### INPUT RECORDS
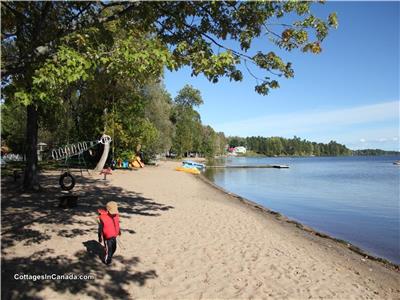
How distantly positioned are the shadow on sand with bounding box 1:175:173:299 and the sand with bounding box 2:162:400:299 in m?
0.02

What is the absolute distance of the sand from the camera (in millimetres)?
7148

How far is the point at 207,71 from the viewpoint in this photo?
794 centimetres

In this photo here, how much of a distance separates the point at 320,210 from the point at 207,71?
19049 mm

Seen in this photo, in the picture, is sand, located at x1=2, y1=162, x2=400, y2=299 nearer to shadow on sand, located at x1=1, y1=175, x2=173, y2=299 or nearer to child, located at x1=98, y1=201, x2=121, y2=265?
shadow on sand, located at x1=1, y1=175, x2=173, y2=299

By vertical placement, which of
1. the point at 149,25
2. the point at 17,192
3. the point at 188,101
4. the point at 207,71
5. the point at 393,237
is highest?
the point at 188,101

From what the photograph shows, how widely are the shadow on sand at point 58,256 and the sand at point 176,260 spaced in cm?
2

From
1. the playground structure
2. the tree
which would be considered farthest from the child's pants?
the playground structure

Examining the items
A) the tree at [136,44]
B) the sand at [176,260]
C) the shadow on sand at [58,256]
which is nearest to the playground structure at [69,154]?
the shadow on sand at [58,256]

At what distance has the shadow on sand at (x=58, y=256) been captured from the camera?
6789 millimetres

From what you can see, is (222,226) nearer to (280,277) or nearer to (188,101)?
(280,277)

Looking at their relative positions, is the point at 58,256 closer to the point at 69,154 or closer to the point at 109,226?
the point at 109,226

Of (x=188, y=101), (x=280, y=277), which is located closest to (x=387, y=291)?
(x=280, y=277)

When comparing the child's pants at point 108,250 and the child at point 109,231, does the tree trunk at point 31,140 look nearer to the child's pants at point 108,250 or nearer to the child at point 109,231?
the child at point 109,231

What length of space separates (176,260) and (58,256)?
2.63 meters
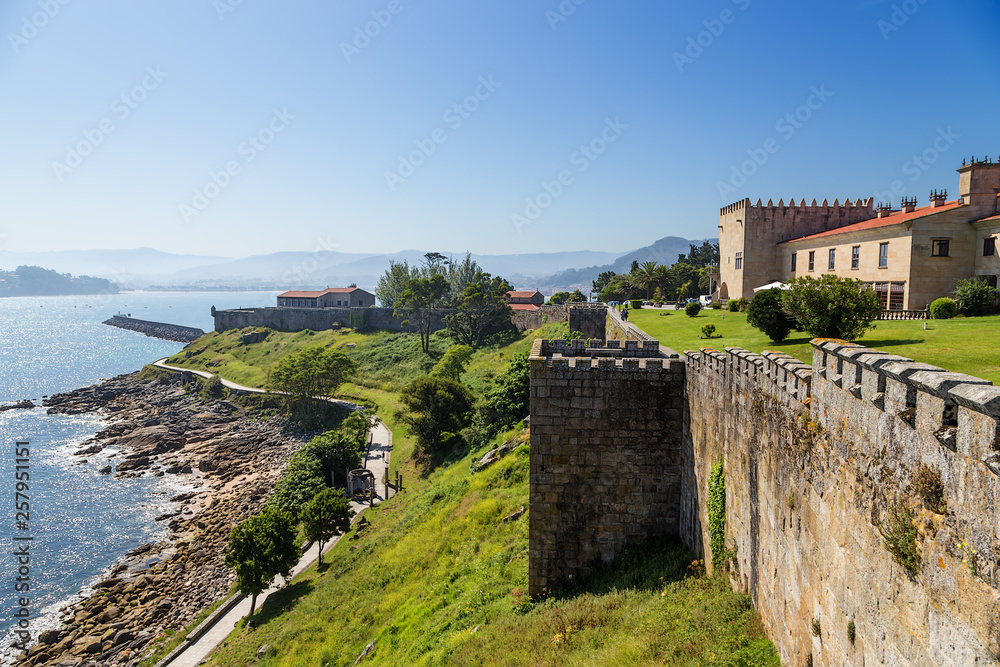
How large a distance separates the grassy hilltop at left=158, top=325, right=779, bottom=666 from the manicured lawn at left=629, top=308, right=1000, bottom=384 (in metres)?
6.76

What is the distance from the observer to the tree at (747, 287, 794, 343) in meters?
18.8

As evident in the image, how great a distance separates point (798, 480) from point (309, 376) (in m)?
48.1

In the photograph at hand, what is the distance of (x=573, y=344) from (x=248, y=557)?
54.3 ft

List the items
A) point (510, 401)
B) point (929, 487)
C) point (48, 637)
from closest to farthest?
point (929, 487), point (48, 637), point (510, 401)

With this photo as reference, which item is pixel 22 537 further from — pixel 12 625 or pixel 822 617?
pixel 822 617

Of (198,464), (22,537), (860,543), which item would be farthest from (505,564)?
(198,464)

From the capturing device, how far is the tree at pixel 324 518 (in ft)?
78.9

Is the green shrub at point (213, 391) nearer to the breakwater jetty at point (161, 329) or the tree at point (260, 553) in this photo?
the tree at point (260, 553)

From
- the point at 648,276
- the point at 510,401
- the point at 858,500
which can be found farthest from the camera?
the point at 648,276

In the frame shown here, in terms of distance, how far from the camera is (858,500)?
503 cm

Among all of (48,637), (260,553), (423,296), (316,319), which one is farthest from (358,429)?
(316,319)

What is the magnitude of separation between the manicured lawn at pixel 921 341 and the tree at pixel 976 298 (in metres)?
1.28

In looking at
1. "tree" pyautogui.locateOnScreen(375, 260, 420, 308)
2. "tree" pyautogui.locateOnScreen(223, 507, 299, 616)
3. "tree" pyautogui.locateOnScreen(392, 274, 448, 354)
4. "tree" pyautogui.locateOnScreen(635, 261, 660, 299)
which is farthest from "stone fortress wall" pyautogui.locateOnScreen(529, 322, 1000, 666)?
"tree" pyautogui.locateOnScreen(375, 260, 420, 308)

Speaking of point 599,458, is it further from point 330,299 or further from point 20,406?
point 330,299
######
Please recast the whole listing above as a Markdown table with the columns Row and Line, giving each non-blank line its own row number. Leave the pictures out of your answer.

| Row | Line |
|---|---|
| 1 | How distantly positioned are the shadow on sand with bounding box 1:175:173:299 and the sand with bounding box 2:162:400:299 in m? |
| 2 | 0.02 |
| 3 | What is the absolute distance of the sand from the camera (in millimetres)? |
| 4 | 7148 |
| 5 | How far is the point at 207,71 from the viewpoint in this photo? |
| 6 | 794 centimetres |
| 7 | In this photo here, how much of a distance separates the point at 320,210 from the point at 207,71? |
| 8 | 19049 mm |
| 9 | Seen in this photo, in the picture, is sand, located at x1=2, y1=162, x2=400, y2=299 nearer to shadow on sand, located at x1=1, y1=175, x2=173, y2=299 or nearer to child, located at x1=98, y1=201, x2=121, y2=265? |
| 10 | shadow on sand, located at x1=1, y1=175, x2=173, y2=299 |
| 11 | By vertical placement, which of |
| 12 | 1. the point at 149,25 |
| 13 | 2. the point at 17,192 |
| 14 | 3. the point at 188,101 |
| 15 | 4. the point at 207,71 |
| 16 | 5. the point at 393,237 |
| 17 | is highest? |
| 18 | the point at 188,101 |
| 19 | From what the photograph shows, how widely are the shadow on sand at point 58,256 and the sand at point 176,260 spaced in cm? |
| 20 | 2 |
| 21 | From |
| 22 | 1. the playground structure |
| 23 | 2. the tree |
| 24 | which would be considered farthest from the child's pants? |
| 25 | the playground structure |
| 26 | Examining the items |
| 27 | A) the tree at [136,44] |
| 28 | B) the sand at [176,260] |
| 29 | C) the shadow on sand at [58,256] |
| 30 | which is nearest to the playground structure at [69,154]? |
| 31 | the shadow on sand at [58,256] |
| 32 | At what distance has the shadow on sand at (x=58, y=256) been captured from the camera? |
| 33 | 6789 millimetres |
| 34 | From what you can see, is (222,226) nearer to (280,277) or nearer to (188,101)? |
| 35 | (280,277) |
| 36 | Looking at their relative positions, is the point at 58,256 closer to the point at 69,154 or closer to the point at 109,226? |
| 37 | the point at 109,226 |
| 38 | Of (x=188, y=101), (x=280, y=277), which is located closest to (x=387, y=291)? |
| 39 | (x=280, y=277) |
| 40 | When comparing the child's pants at point 108,250 and the child at point 109,231, does the tree trunk at point 31,140 look nearer to the child's pants at point 108,250 or nearer to the child at point 109,231? |
| 41 | the child at point 109,231 |
| 42 | What length of space separates (176,260) and (58,256)? |
| 43 | 2.63 meters |
| 44 | How large a distance separates the grassy hilltop at left=158, top=325, right=779, bottom=666 from the manicured lawn at left=629, top=308, right=1000, bottom=384 (in metres)? |
| 45 | 6.76 |
| 46 | What is the distance from the observer to the tree at (747, 287, 794, 343) in meters? |
| 47 | 18.8 |
| 48 | As evident in the image, how great a distance separates point (798, 480) from point (309, 376) (in m)? |
| 49 | 48.1 |
| 50 | In the photograph at hand, what is the distance of (x=573, y=344) from (x=248, y=557)? |
| 51 | 54.3 ft |
| 52 | List the items |
| 53 | A) point (510, 401) |
| 54 | B) point (929, 487) |
| 55 | C) point (48, 637) |
| 56 | from closest to farthest? |
| 57 | point (929, 487), point (48, 637), point (510, 401) |
| 58 | With this photo as reference, which item is pixel 22 537 further from — pixel 12 625 or pixel 822 617? |
| 59 | pixel 822 617 |
| 60 | Of (198,464), (22,537), (860,543), which item would be farthest from (505,564)? |
| 61 | (198,464) |
| 62 | From the capturing device, how far is the tree at pixel 324 518 (in ft)? |
| 63 | 78.9 |
| 64 | Is the green shrub at point (213, 391) nearer to the breakwater jetty at point (161, 329) or the tree at point (260, 553) in this photo? |
| 65 | the tree at point (260, 553) |
| 66 | From |
| 67 | - the point at 648,276 |
| 68 | - the point at 510,401 |
| 69 | - the point at 858,500 |
| 70 | which can be found farthest from the camera? |
| 71 | the point at 648,276 |
| 72 | In the frame shown here, in terms of distance, how far from the camera is (858,500)? |
| 73 | 503 cm |
| 74 | Among all of (48,637), (260,553), (423,296), (316,319), which one is farthest from (358,429)? |
| 75 | (316,319) |
| 76 | What is the magnitude of separation between the manicured lawn at pixel 921 341 and the tree at pixel 976 298 (in metres)? |
| 77 | 1.28 |
| 78 | In looking at |
| 79 | 1. "tree" pyautogui.locateOnScreen(375, 260, 420, 308) |
| 80 | 2. "tree" pyautogui.locateOnScreen(223, 507, 299, 616) |
| 81 | 3. "tree" pyautogui.locateOnScreen(392, 274, 448, 354) |
| 82 | 4. "tree" pyautogui.locateOnScreen(635, 261, 660, 299) |
| 83 | which is farthest from "stone fortress wall" pyautogui.locateOnScreen(529, 322, 1000, 666)? |
| 84 | "tree" pyautogui.locateOnScreen(375, 260, 420, 308) |
| 85 | Speaking of point 599,458, is it further from point 330,299 or further from point 20,406? |
| 86 | point 330,299 |